Comment 20 Jakub Jelinek 2015-10-01 13:31:39 UTC
Until analyzed, of course, everything is possible.  If it has been analyzed by somebody and there is e.g. a link to a GCC bugzilla, it is enough if you point me to it.  Otherwise, it would be nice if as the first step it is checked if the code isn't obviously bad (and -fsanitize=undefined can help with that, while of course not being 100% at determining that, but handling many common cases), and if that doesn't show anything, somebody familiar with that part of the kernel at least bisecting it to something manageable.  E.g. if you have a "good compiler" and "bad compiler" where good and bad is that it generates/doesn't generate what you expect, and might be different compiler versions and/or different compiler options (e.g. -Os vs. -O2, -fno-inline vs. normal, -fno-aggressive-loop-optimizations, etc.), then trying to bisect between object files compiled with "bad" and "good" compiler to narrow it down to (ideally) a single problematic file is best done by somebody who knows about the app in question and has access to the reproducer.  Even within a single file (which is then best preprocessed and handled in that form further), one can use e.g. noinline attribute, or optimize attribute to narrow it down even further.

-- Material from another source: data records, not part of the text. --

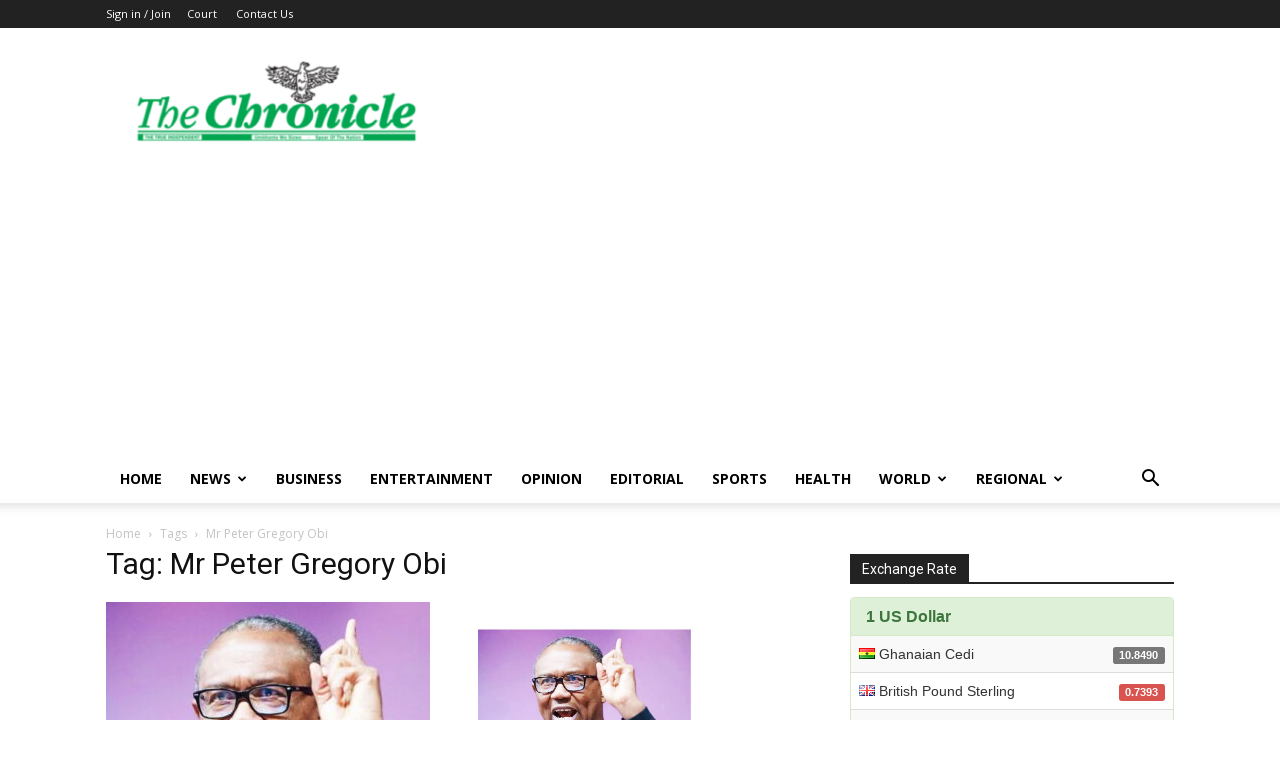

--- FILE ---
content_type: text/html; charset=utf-8
request_url: https://www.google.com/recaptcha/api2/aframe
body_size: 267
content:
<!DOCTYPE HTML><html><head><meta http-equiv="content-type" content="text/html; charset=UTF-8"></head><body><script nonce="lY0cESQn71MHA5V0X2i3gw">/** Anti-fraud and anti-abuse applications only. See google.com/recaptcha */ try{var clients={'sodar':'https://pagead2.googlesyndication.com/pagead/sodar?'};window.addEventListener("message",function(a){try{if(a.source===window.parent){var b=JSON.parse(a.data);var c=clients[b['id']];if(c){var d=document.createElement('img');d.src=c+b['params']+'&rc='+(localStorage.getItem("rc::a")?sessionStorage.getItem("rc::b"):"");window.document.body.appendChild(d);sessionStorage.setItem("rc::e",parseInt(sessionStorage.getItem("rc::e")||0)+1);localStorage.setItem("rc::h",'1769168562985');}}}catch(b){}});window.parent.postMessage("_grecaptcha_ready", "*");}catch(b){}</script></body></html>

Comment 21 Eric Sandeen 2015-10-02 13:21:00 UTC
I'm trying with -fsanitize=undefined, but unfortunately that's tedious.  Any unaligned access will oops, for example, or maybe it's something else - who knows, we just get a line of code and then go try to work out what caused it to abort.  And that may or may not be the issue which caused the problem on this architecture in the first place.

xfsprogs shares a lot of code w/ the kernel, so I did go down the path of building userspace with -fsanitize=undefined - and it's been useful, but most of what it has found is outside of the shared libxfs code.

(I don't think we can really just link libubsan into the kernel, can we?  It would be fantastic, though, to get a run-time printk ala userspace runtime messages, but I don't know how to achieve that).

Comment 22 Jakub Jelinek 2015-10-02 13:32:26 UTC
The https://github.com/torvalds/linux/compare/master...aryabinin:ubsan/v2?diff=unified&name=ubsan%2Fv2 patch I've mentioned provides a libubsan compatible entrypoints for the kernel.
Also, -fsanitize=undefined has many sub-options, it stands for
shift
integer-divide-by-zero
unreachable
vla-bound
return
null
signed-integer-overflow
bool
enum
bounds
alignment
nonnull-attribute
returns-nonnull-attribute
vptr
(exact details depending on exact compiler version).  If the kernel violates alignment requirement everywhere, you can enable only some of the checks, or e.g.
-fsanitize=undefined -fno-sanitize=alignment
etc.

Comment 23 Eric Sandeen 2015-10-02 13:52:39 UTC
Oh, I'm sorry, I had missed that kernel patch.  Thanks, I'll take a look.

Comment 24 Eric Sandeen 2015-10-02 17:01:56 UTC
Ok,got that patch going.

FWIW, xfstests xfs/167 trips no errors on x86_64, but I'll attach the patch and perhaps QE can give it a shot on aarch64 (I can never get access to a machine...)

Comment 28 Eric Sandeen 2015-10-26 14:20:39 UTC
FWIW, I did do a little w/ libubsan & xfs kernel code; the only issue I came across was a zero-sized memcpy from NULL; I sent a patch for that upstream.